DOCUMENT EXTRACT:
+---+

Braves' transition to veteran catchers emphasizes development of young arms

BY Zach Dillard • February 2, 2016

ATLANTA — John Coppolella made two moves in the shadows of the Atlanta Braves' franchise-altering trade of Shelby Miller. First, the first-year general manager acquired veteran free-agent catcher Tyler Flowers. One night later, he shipped Christian Bethancourt, the organization's longtime heir apparent behind the plate, off to San Diego.

This shifting dynamic at catcher, transitioning from a deteriorating future to immediate stability, flew under the radar in comparison to baseball's most captivating Winter Meetings transaction, but, in Coppolella's mind, it was an absolute necessity. Flowers joins 39-year-old A.J. Pierzynski, who re-signed with the franchise on a one-year deal in mid-November, to serve as veteran guides for what promises to be one of MLB's youngest rotations over the next few seasons.

"It was a big thing for us. Flowers ranked I think it was second-best (pitch) framer out there. That will really help our young arms as they keep getting better and start to come through our system," Coppolella said. "Just with A.J., this guy cares greatly, works with our guys, wants them to get better. I think it's a huge factor for us."

For Atlanta's front office, the Bethancourt-to-Flowers transition was a pragmatic trade-off.

The 30-year-old former Braves farmhand, who was sent to the Chicago White Sox in the Javier Vazquez trade seven years prior, does not come with any preconceived notions as the long-term solution, but he's a more reliable option than Bethancourt with a history of grooming top young arms like annual AL Cy Young contender Chris Sale, ultra-productive Jose Quintana and 2015 standout rookie Carlos Rodon. Sale, in particular, said he was "blindsided" by Chicago's decision to non-tender his personal catcher, adding credibility to the veteran's reputation for handling pitching staffs.

Flowers' excellent minor-league offensive numbers have never translated to the big leagues — he posted a career-best 95 weighted runs created with 15 homers in 2014 — but as long as his bat hovers around league average he's going to be a viable starting option for manager Fredi Gonzalez next season.

One thing remains clear: The Braves are not willing to take chances with their stockpile of young arms. Flowers and Pierzynski can be viewed as safeguards for the franchise's No. 1 asset.

Next comes the learning process — for both parties. Flowers has worked with multiple Braves pitchers, including starter Matt Wisler, in the days leading up to spring training in an effort to begin forging relationships and finding chemistry. These things take time.

"It's more picking their brain on what they think they need to do, their tendencies, their reminders that they use for themselves to get back on track. And then you kinda combine that when you get in game action, of course, with what (pitching coach) Roger (McDowell) sees and suggests and kinda what I see on pitches, the actions of them, the misses on all the pitches," said Flowers, who signed a two-year, $5.3 million contract with a 2018 team option. "That gives you a good idea on how to at least communicate with the pitchers and helps simplify things for young guys, where you can contribute instead of them feeling like they have to do everything all the time."

+---+

Spatial relationship records
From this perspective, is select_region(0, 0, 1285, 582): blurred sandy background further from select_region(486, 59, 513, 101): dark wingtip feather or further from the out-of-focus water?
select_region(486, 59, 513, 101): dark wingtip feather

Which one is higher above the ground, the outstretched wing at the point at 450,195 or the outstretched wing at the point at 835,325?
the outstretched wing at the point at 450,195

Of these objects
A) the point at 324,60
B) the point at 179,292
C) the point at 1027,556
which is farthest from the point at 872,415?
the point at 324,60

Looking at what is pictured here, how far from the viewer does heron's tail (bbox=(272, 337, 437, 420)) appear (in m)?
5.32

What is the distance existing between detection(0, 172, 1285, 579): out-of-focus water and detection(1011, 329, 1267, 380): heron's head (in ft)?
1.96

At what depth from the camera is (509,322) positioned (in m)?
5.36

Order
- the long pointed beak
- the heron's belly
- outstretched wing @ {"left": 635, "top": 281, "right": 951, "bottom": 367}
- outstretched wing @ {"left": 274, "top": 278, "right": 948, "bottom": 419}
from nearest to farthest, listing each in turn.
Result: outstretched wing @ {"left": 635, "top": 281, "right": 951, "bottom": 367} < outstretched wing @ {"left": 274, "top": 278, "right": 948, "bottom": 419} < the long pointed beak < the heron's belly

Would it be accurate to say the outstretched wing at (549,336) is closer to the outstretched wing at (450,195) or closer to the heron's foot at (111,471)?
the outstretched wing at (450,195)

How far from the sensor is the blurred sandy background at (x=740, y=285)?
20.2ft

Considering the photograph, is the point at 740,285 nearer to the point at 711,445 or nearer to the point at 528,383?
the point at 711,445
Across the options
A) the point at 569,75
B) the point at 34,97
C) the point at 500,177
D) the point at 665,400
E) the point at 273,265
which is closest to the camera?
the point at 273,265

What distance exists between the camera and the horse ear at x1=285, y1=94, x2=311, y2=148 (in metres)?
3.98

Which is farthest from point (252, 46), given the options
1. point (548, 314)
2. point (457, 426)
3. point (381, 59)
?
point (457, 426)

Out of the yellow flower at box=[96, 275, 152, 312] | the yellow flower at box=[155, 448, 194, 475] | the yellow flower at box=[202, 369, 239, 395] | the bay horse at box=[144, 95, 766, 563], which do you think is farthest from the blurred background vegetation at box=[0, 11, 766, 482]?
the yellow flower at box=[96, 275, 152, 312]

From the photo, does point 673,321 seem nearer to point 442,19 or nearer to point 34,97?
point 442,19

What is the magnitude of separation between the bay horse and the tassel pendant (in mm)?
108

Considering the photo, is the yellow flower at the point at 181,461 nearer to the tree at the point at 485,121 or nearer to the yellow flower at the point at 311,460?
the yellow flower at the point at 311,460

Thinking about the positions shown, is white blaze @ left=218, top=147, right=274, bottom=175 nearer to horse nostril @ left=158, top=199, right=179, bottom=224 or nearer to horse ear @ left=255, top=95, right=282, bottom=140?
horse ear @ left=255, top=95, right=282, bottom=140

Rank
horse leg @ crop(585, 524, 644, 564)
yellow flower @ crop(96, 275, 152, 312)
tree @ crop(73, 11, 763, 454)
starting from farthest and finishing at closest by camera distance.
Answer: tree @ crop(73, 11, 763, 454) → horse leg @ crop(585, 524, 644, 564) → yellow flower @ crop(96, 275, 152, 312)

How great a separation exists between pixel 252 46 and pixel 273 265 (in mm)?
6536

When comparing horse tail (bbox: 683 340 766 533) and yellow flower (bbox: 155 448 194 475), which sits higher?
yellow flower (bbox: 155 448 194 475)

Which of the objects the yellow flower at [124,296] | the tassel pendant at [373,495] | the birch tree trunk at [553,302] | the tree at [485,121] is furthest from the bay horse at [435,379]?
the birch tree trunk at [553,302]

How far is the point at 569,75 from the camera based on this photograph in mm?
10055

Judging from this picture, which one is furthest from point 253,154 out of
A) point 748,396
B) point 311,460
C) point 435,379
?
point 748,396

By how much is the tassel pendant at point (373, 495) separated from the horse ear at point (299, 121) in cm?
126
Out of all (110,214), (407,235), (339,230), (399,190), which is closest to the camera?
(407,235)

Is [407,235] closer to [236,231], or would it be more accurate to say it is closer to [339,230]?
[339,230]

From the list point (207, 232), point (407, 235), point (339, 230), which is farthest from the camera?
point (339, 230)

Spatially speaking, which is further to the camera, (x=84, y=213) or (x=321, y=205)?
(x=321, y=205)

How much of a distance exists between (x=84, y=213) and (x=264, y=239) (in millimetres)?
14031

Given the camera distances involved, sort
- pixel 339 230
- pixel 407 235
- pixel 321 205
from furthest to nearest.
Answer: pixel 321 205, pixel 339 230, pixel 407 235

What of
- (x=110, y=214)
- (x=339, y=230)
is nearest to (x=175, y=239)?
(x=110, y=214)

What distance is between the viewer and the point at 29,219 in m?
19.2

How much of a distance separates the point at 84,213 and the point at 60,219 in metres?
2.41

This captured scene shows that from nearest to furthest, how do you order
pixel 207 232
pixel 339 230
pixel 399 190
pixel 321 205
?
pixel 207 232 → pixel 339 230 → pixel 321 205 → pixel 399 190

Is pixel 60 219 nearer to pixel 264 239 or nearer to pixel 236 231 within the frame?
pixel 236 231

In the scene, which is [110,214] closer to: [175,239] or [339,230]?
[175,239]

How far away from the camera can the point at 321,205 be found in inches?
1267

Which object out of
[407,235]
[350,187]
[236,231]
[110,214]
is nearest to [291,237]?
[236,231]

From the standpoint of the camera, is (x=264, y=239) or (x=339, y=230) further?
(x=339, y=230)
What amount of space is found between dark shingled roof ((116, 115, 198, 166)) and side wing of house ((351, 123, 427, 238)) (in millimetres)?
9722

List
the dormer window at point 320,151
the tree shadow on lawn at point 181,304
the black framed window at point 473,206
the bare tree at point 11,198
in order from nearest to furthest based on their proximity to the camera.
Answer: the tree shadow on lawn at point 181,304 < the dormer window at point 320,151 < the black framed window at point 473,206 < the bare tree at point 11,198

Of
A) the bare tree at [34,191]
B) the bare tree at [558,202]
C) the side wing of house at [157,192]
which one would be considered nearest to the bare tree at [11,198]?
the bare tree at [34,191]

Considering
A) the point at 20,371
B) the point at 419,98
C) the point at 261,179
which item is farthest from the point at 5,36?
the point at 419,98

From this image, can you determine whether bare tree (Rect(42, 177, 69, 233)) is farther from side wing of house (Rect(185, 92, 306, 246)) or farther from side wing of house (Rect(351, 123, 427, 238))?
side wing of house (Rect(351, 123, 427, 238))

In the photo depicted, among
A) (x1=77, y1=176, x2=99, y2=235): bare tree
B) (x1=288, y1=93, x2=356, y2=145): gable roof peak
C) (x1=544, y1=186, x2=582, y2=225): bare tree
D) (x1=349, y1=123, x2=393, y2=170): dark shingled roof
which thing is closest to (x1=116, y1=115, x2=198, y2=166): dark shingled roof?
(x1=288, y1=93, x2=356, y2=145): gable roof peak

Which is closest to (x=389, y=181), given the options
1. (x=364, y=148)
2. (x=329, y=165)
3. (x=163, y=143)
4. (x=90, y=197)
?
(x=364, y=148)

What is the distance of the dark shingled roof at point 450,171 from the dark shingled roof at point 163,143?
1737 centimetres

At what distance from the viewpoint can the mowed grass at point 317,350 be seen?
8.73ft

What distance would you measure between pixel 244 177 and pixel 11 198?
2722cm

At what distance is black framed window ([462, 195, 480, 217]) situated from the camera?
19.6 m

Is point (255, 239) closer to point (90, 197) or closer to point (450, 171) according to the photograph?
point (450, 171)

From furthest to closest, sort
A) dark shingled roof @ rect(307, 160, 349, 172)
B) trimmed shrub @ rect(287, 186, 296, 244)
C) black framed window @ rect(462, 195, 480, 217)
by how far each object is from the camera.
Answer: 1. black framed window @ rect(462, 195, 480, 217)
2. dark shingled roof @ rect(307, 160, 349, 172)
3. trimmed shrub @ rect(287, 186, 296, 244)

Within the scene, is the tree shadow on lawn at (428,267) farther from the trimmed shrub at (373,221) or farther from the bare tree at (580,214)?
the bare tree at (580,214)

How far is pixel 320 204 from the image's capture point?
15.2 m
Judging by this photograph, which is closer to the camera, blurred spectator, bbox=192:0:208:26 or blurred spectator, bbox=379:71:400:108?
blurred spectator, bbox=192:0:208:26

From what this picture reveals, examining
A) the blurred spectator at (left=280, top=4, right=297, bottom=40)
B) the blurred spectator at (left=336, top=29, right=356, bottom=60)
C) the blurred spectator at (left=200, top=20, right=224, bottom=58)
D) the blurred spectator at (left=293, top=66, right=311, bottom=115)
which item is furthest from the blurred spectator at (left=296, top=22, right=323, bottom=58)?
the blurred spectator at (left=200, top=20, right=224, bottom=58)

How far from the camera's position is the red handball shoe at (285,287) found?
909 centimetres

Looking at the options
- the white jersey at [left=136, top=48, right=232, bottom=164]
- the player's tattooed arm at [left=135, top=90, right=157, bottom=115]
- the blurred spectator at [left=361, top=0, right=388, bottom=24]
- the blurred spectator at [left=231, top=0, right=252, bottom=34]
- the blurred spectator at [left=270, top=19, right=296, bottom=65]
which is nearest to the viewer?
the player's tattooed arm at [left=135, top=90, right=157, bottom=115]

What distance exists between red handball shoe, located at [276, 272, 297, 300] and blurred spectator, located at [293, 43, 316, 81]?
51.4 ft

+---+

GIVEN TASK A: Reproduce the passage of the Braves catchers article between "One thing remains" and "No. 1 asset.", inclusive, with "safeguards" changed to "protectors".
GIVEN TASK B: According to the Braves catchers article, what contract did Tyler Flowers sign?
GIVEN TASK C: List the young pitchers that the Braves catchers article names as arms Flowers had a history of grooming.

COMPLETE RESPONSE A:
One thing remains clear: The Braves are not willing to take chances with their stockpile of young arms. Flowers and Pierzynski can be viewed as protectors for the franchise's No. 1 asset.

COMPLETE RESPONSE B: A two-year, $5.3 million contract with a 2018 team option.

COMPLETE RESPONSE C: Chris Sale, Jose Quintana, Carlos Rodon